Uso de biorreguladores minimiza os efeitos do estresse nas plantas

Estudo realizado pelo professor da UNOESTE Gustavo Maia mostra os benefícios do biorregulador no desenvolvimento da soja

Newslink
Manejo

Os fatores ambientais são as principais causas de estresse no meio agrícola. A falta ou excesso de água, luminosidade e nutrientes adequados ao solo, além dos ataques de pragas e doenças, como fungos, vírus e bactérias são responsáveis por reduzir ou aumentar a produtividade e a viabilidade econômica das culturas. Dentre os fatores estressantes, a falta de chuva na maior parte do País tende a prejudicar o desenvolvimento da soja, já que para a obtenção do rendimento máximo, esta cultura necessita de água durante todo o clico. Com o tempo seco e a baixa umidade relativa do ar, os níveis de umidade do solo diminuem levando a planta ao estresse hídrico.

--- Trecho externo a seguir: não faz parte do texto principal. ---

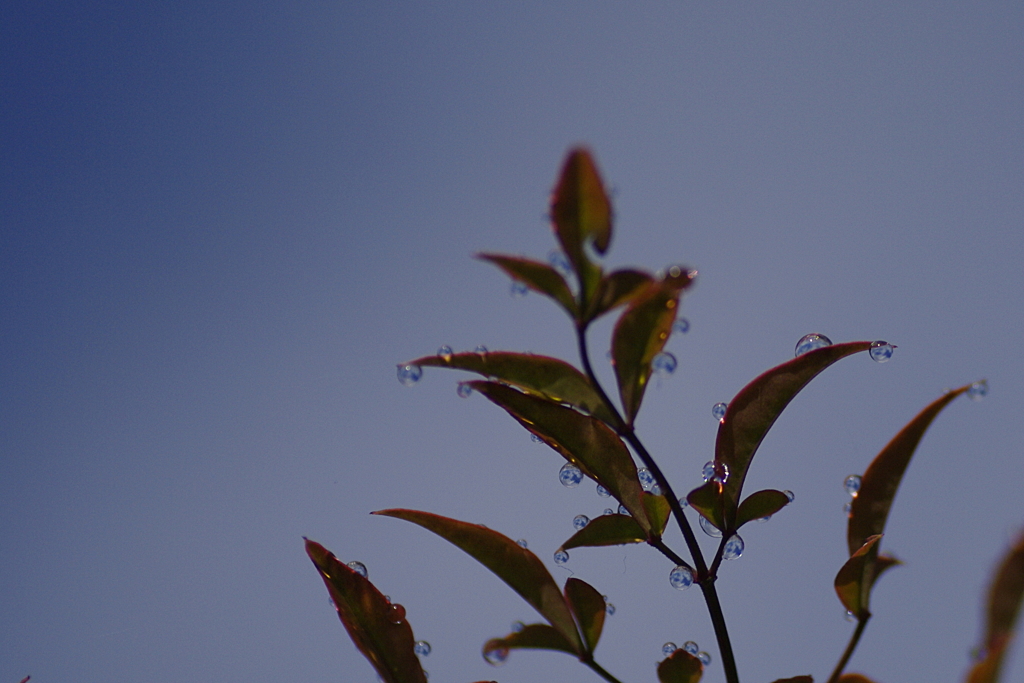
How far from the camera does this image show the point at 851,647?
67cm

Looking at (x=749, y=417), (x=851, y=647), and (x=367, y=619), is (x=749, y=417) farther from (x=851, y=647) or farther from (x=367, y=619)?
(x=367, y=619)

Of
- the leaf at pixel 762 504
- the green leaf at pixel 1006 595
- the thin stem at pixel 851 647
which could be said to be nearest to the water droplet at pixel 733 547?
the leaf at pixel 762 504

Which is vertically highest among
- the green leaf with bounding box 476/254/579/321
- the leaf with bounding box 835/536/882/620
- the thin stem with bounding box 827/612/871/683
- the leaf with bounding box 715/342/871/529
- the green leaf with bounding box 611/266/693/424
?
the green leaf with bounding box 476/254/579/321

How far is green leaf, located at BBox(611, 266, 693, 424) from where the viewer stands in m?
0.64

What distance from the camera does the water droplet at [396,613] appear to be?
2.78ft

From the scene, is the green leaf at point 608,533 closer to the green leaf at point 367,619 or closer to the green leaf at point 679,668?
the green leaf at point 679,668

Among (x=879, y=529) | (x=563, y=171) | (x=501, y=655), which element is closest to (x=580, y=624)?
(x=501, y=655)

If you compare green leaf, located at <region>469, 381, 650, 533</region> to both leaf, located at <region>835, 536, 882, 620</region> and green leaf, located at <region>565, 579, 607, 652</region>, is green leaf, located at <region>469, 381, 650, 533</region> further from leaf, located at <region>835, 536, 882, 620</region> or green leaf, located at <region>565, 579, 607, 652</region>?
leaf, located at <region>835, 536, 882, 620</region>

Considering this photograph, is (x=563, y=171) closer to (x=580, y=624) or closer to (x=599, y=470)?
(x=599, y=470)

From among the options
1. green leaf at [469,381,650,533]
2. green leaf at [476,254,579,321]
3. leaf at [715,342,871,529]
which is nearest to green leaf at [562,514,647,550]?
green leaf at [469,381,650,533]

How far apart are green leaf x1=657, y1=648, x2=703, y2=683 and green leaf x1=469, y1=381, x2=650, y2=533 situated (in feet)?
0.55

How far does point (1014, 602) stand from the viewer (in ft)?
1.48

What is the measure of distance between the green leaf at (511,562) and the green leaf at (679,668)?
12cm

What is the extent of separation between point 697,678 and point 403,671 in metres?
0.39
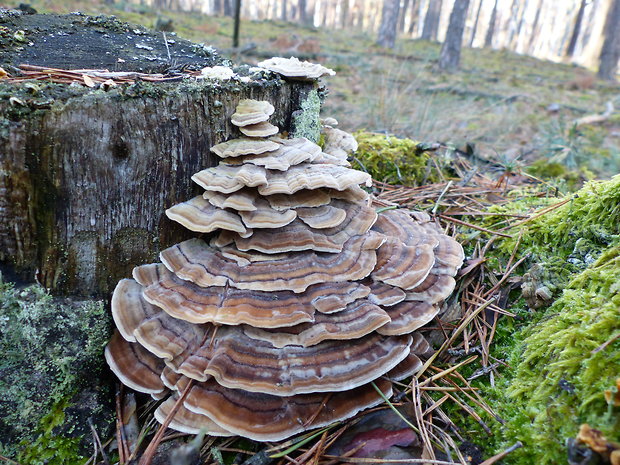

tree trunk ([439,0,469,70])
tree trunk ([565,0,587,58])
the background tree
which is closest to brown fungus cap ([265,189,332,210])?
tree trunk ([439,0,469,70])

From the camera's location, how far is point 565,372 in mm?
1788

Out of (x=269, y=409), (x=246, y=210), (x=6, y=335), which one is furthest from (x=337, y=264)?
(x=6, y=335)

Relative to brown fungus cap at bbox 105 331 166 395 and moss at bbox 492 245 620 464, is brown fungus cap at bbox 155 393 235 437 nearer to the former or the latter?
brown fungus cap at bbox 105 331 166 395

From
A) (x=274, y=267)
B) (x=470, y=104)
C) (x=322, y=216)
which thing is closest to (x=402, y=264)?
(x=322, y=216)

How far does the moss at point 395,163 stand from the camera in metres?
4.28

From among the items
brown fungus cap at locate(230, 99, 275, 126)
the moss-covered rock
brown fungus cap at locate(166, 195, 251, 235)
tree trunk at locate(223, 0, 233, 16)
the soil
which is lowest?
the moss-covered rock

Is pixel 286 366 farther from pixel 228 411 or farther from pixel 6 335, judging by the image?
pixel 6 335

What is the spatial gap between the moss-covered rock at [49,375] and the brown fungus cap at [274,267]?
0.61 m

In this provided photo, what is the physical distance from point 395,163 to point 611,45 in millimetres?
25250

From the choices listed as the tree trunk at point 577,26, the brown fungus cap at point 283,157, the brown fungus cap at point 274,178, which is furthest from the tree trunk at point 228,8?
the brown fungus cap at point 274,178

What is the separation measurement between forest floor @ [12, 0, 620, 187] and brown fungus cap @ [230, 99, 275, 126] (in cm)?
261

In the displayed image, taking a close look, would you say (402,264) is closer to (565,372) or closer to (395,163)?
(565,372)

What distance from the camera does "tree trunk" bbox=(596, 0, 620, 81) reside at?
2114cm

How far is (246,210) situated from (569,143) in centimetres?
802
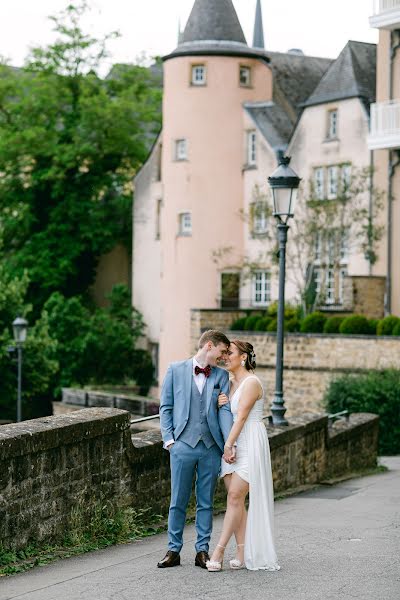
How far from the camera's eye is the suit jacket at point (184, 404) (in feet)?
31.6

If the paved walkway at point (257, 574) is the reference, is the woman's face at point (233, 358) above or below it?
above

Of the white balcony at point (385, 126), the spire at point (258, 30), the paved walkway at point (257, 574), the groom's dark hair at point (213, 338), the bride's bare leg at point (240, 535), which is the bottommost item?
the paved walkway at point (257, 574)

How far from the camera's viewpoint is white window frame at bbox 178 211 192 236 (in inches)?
1821

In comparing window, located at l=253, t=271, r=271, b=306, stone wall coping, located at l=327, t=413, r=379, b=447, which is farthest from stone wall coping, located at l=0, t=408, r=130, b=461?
window, located at l=253, t=271, r=271, b=306

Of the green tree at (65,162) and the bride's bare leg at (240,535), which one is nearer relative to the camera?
the bride's bare leg at (240,535)

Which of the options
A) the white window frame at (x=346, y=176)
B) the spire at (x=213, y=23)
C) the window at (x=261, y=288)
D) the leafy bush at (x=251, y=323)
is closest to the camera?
the leafy bush at (x=251, y=323)

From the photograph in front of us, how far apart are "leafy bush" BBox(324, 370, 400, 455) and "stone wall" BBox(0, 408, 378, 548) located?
54.9 feet

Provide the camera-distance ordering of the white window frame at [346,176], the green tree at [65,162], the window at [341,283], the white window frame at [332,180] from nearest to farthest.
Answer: the white window frame at [346,176] < the window at [341,283] < the white window frame at [332,180] < the green tree at [65,162]

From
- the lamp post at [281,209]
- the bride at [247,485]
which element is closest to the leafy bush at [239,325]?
the lamp post at [281,209]

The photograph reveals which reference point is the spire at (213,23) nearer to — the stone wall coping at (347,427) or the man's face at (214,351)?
the stone wall coping at (347,427)

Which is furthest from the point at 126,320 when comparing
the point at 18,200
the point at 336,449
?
the point at 336,449

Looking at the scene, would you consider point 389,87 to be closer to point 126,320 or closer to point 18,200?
point 126,320

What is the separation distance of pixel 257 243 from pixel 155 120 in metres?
11.4

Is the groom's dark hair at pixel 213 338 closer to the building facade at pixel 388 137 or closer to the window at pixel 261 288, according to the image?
the building facade at pixel 388 137
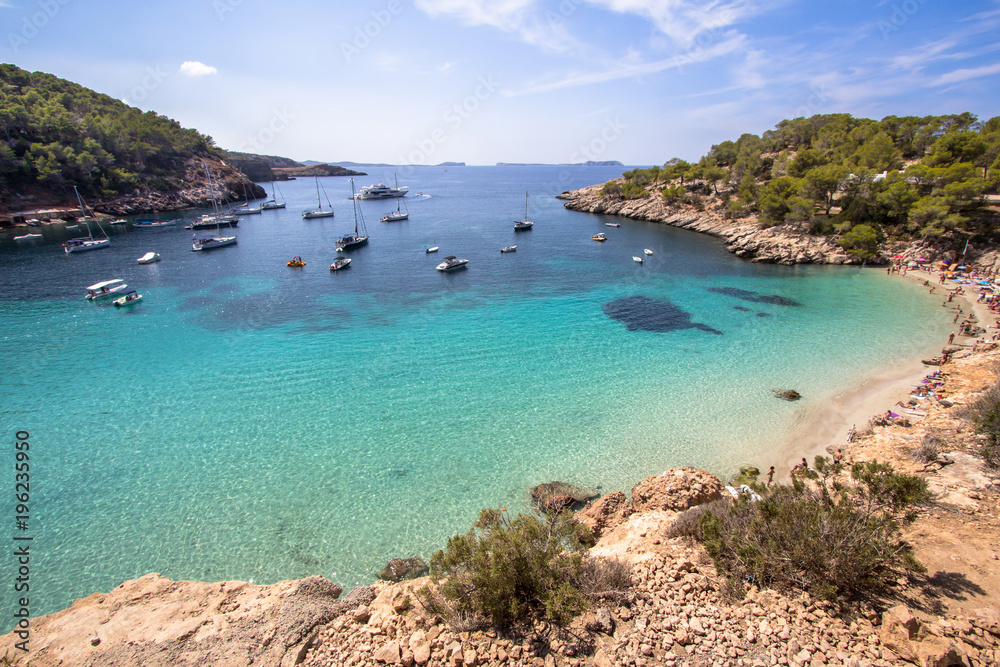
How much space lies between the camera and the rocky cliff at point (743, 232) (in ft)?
168

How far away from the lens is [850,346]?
2875 centimetres

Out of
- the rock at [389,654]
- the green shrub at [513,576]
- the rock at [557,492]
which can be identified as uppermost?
the green shrub at [513,576]

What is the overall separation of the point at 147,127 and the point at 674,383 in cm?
14660

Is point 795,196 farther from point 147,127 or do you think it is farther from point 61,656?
point 147,127

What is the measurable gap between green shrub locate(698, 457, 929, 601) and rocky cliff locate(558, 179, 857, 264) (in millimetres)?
51313

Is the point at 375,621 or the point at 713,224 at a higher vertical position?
the point at 713,224

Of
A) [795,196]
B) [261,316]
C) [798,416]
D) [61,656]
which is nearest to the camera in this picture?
[61,656]

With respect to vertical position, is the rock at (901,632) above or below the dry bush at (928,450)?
above

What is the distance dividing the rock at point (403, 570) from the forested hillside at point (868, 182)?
59538mm

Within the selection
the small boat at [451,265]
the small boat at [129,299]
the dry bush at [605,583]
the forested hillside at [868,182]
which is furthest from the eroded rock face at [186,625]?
the forested hillside at [868,182]

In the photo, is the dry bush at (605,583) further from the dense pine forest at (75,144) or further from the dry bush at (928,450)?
the dense pine forest at (75,144)

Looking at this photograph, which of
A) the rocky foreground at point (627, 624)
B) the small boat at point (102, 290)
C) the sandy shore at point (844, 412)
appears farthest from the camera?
the small boat at point (102, 290)

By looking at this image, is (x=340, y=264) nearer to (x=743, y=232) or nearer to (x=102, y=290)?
(x=102, y=290)

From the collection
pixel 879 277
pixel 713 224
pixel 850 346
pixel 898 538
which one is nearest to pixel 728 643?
pixel 898 538
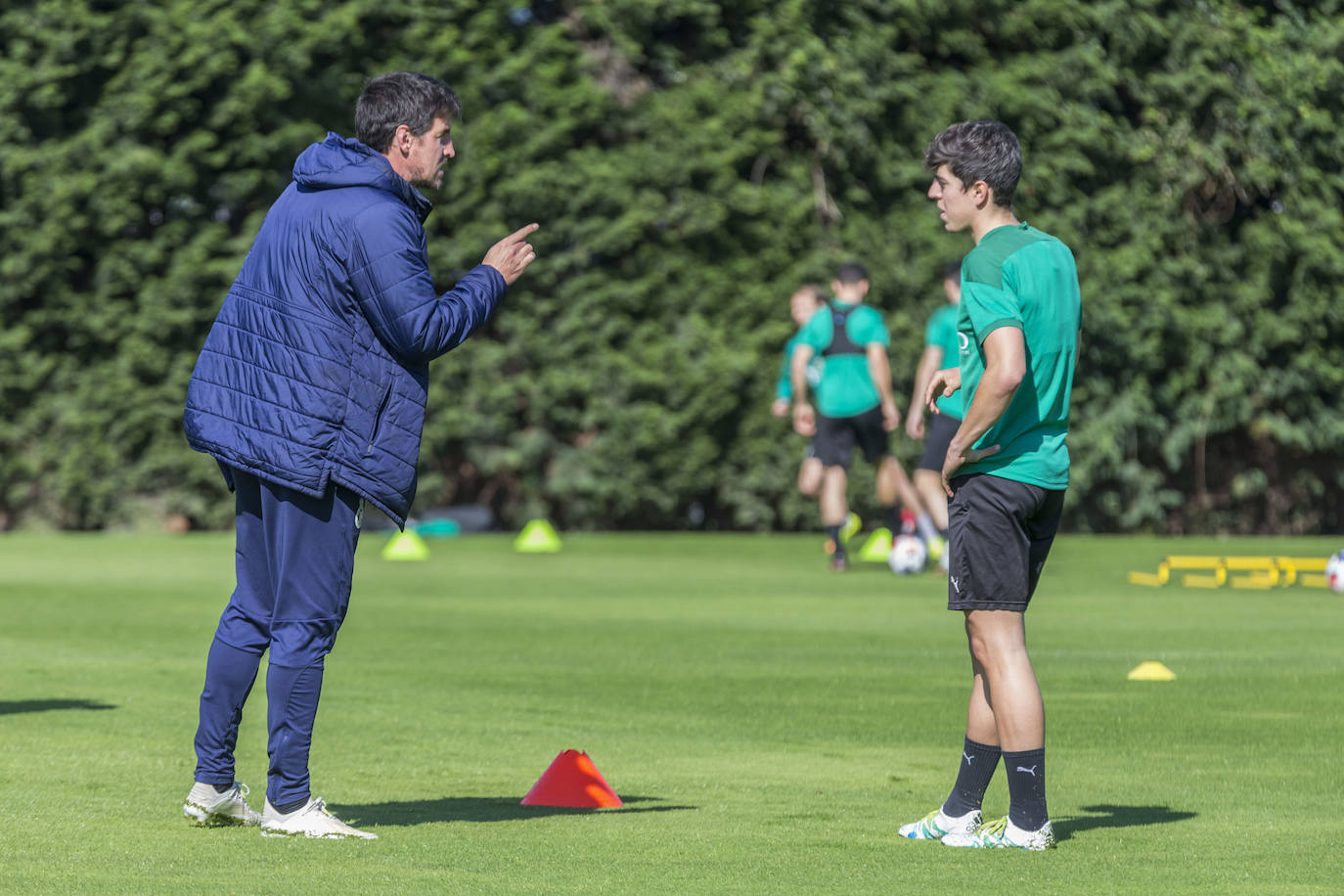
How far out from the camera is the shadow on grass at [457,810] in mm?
5219

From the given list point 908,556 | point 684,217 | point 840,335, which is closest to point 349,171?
point 908,556

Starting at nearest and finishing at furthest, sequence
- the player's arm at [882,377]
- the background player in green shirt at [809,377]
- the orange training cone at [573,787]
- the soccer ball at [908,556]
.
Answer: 1. the orange training cone at [573,787]
2. the soccer ball at [908,556]
3. the player's arm at [882,377]
4. the background player in green shirt at [809,377]

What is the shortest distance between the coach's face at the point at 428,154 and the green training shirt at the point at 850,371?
30.7 ft

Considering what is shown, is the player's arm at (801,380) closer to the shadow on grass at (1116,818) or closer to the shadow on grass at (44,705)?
the shadow on grass at (44,705)

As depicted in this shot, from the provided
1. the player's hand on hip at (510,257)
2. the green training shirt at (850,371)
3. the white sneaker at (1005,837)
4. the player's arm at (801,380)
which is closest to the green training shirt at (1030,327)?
the white sneaker at (1005,837)

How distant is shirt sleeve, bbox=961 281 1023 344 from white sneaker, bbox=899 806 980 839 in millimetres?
1189

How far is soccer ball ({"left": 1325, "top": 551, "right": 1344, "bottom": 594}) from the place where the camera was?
40.8 feet

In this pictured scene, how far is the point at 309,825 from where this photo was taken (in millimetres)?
4914

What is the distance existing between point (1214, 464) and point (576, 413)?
6264mm

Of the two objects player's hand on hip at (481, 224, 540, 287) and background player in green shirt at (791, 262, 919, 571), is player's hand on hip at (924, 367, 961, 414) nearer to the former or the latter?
player's hand on hip at (481, 224, 540, 287)

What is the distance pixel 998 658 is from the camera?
4.90m

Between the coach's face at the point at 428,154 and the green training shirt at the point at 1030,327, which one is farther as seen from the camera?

Para combater ou minimizar os efeitos do estresse, muitas ações podem ser tomadas dependendo da causa específica. O professor da UNOESTE Gustavo Maia explica que a primeira providência deve ser cessar a causa do estresse. “É preciso irrigar plantas que estão desidratadas, aplicar defensivo em plantas doentes ou fertilizantes nas que apresentam deficiência nutricional”, exemplifica. No entanto, o professor ressalta que bioreguladores tem se mostrado uma alternativa bastante efetiva, pois atuam em processos fundamentais para a sobrevivência e a manutenção do bom estado da planta, podendo amenizar os danos causados pelo estresse.

Quando a planta é afetada por algum estresse, acaba utilizando grande parte da energia, refletindo na redução do crescimento, desenvolvimento e produção. “O uso do Stimulate, produto consolidado no mercado pela Stoller foi utilizado no estudo e contribuiu de forma significativa para reduzir em mais de 20% as perdas de produção em ambientes com deficiência hídrica. Tal efeito se dá por uma influência positiva no processo fotossintético”, explica. O principal processo afetado é a fotossíntese, devido sua importância para a planta e para produtividade, já que esse processo é o responsável para o fornecimento de energia que mantém a vida e o acúmulo de biomassa de interesse econômico, além de garantir a energia para o reparo de danos causados por estresses. Durante o estudo notou-se que as plantas tratadas com Stimulate apresentam aumento de 34% no potencial fotossintético e 35% na atividade da enzima Rubisco, a qual participa desse importante processo para as plantas.

No estudo realizado, foi comprovado que a utilização do bioregulador proporcionou um efeito positivo nas taxas fotossintéticas em plantas submetidas a estresse, evidenciando seu papel como agente de combate ou amenização do estresse, podendo reverter parte das perdas de produtividade causadas pelo gasto de energia que a planta teria para combater o estresse. “Os resultados mostraram que as plantas supridas com o Stimulate tiveram uma recuperação significativamente melhor após a deficiência hídrica cessar”, conclui Maia.